When she walked out of the hospital, Daniela wandered south along the Pacific Highway, watching the big rigs pass by, trying to pick the one she was going to jump under.
Then, her mobile phone rang. On the other end was a friend, who drove to her rescue.
"After I was refused by the hospital, I just felt no-one could help me. I felt totally lost. Once I had this thought to kill myself, it didn't go away. I think I'd crossed the line."
The next night, she decided she didn't want to live anymore.
She remembers little about her plunge the next day.
The stunned avocado pickers who found her on the slope of the mountain told her what had happened.
Thankfully, a log and then a stump had stopped her from sliding into oblivion.
She was stretchered away by rescue crews and admitted as a mental health patient to Coffs Harbour Hospital, where tests confirmed she hadn't been injured.
After two nights in the surgical ward, she spent eight days in the mental health unit.
"It was good for me. The people in there are all in the same situation. They need help. They can't cope any more with life. It's good to be there and to be taken out of every-day life, with all its hassles and worries," Daniela said.
"It's not about counselling or groups. You get assessed by a psychiatrist. Every few days, they talk to you to see where you're at and how your medi- cation is working.
"They said I had severe depression and they put my course of anti-depressants up.

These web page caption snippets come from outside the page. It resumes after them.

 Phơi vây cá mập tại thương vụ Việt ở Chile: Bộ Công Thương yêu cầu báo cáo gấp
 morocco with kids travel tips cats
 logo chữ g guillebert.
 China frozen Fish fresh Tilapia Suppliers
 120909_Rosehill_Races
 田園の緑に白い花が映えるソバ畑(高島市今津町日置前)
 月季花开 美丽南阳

"Before they discharged me, they were in contact with my GP and made sure I would go for a visit. They asked me where I was going and where I was staying."

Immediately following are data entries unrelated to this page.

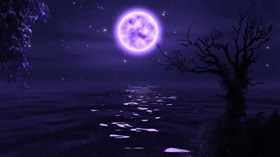 Purple Night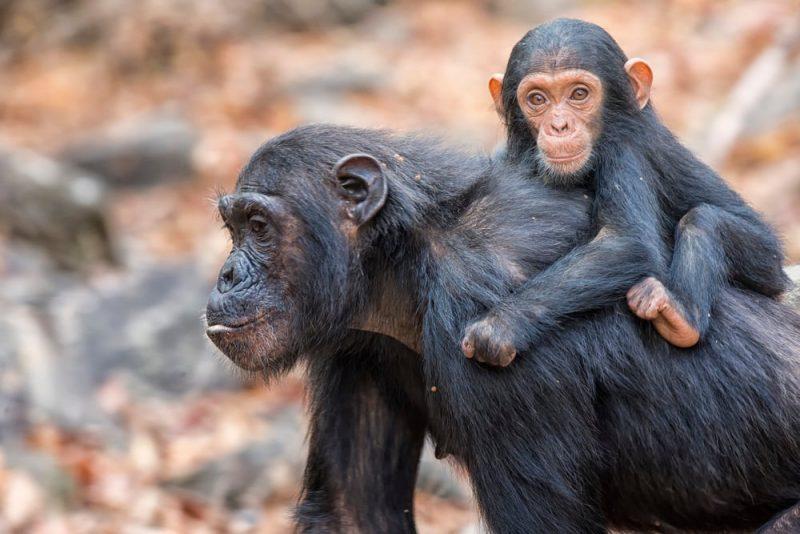 reino animal - chimpances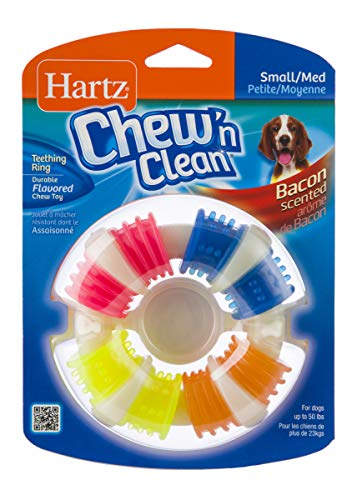 Ring Dog Chew - Hartz Chew 'n Clean Bacon Scented Dental Teething Ring Dog Chew Toy - Small/Medium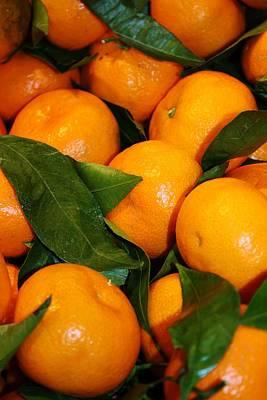 Photograph - Oranges by Bruce Bley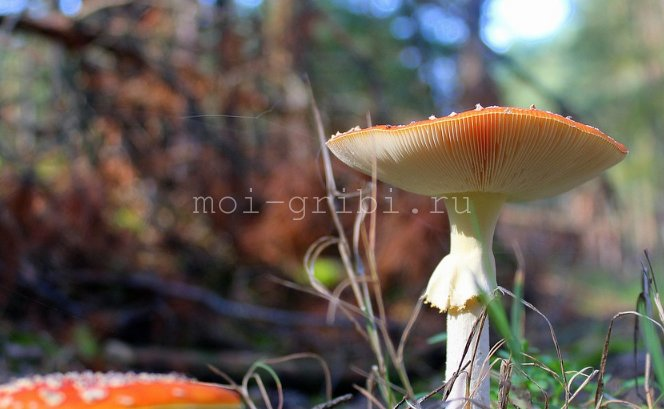 красная шляпка в лесу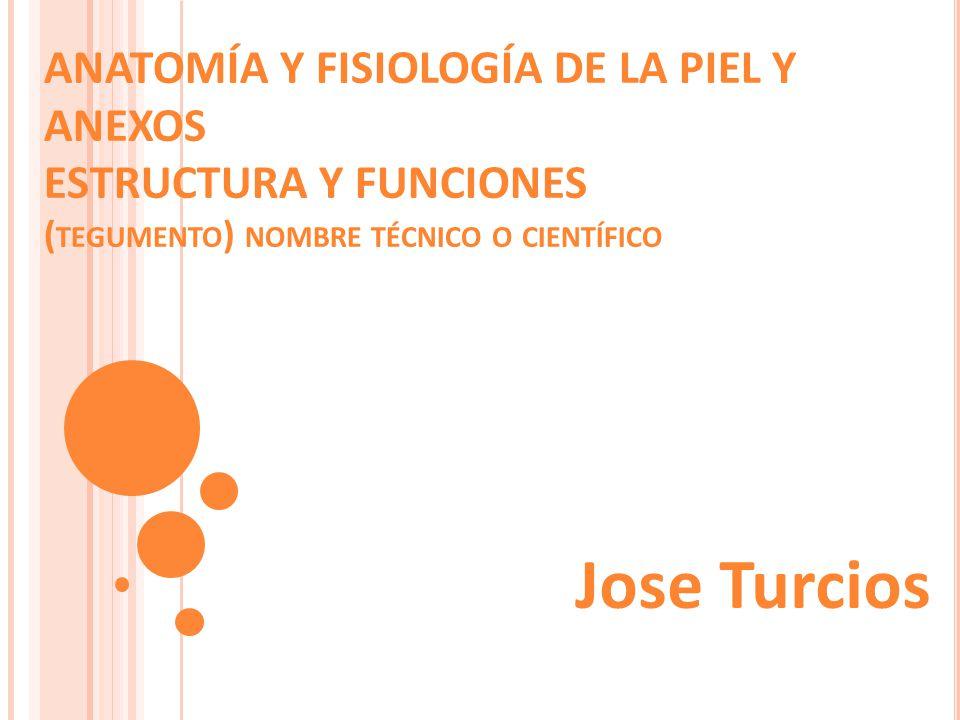 ANATOMÍA Y FISIOLOGÍA DE LA PIEL Y ANEXOS ESTRUCTURA Y FUNCIONES (tegumento) nombre técnico o científico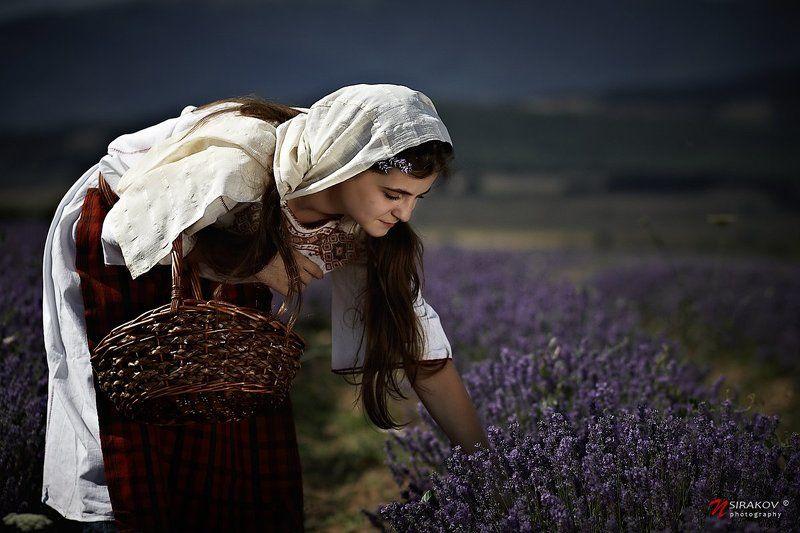 lavender, picker, fields, landscape, portrait, genre, bulgaria, dress, nsirakov Lavender Fieldsphoto preview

A friend, one of many who rallied around her, took Daniela in for the next month.
Mates organised another car for her, and her pals at TAFE helped with her studies.

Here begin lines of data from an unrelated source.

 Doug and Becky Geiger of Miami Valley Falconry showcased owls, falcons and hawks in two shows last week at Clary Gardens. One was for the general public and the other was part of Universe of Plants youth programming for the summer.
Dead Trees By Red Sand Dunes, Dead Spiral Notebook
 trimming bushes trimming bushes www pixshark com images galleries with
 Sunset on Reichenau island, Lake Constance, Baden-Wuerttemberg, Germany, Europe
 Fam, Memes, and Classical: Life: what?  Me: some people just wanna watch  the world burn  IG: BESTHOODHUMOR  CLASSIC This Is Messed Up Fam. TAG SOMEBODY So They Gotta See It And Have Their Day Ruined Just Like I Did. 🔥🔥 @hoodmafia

And how does she feel now?
"It's difficult to say. So much has changed. I've changed heaps. I've got a lot of new friends," she said.
"Everyone knows what's happened, and I can be myself.
"I'm still recovering, so I wouldn't say everying is fine.
"Most things are a bigger effort, but I feel I've got support from people. It gives me the opportunity to get better within myself."
Daniela doesn't want to bag the hospital for not admitting her when she first sought help, but she still feels let down.
"I felt I did the right thing by going there for help. I should have been admitted, but it seems they didn't because I 'looked too normal'," she said.
"People who seem to be okay are the worst. There shouldn't be any criteria to get help immediately."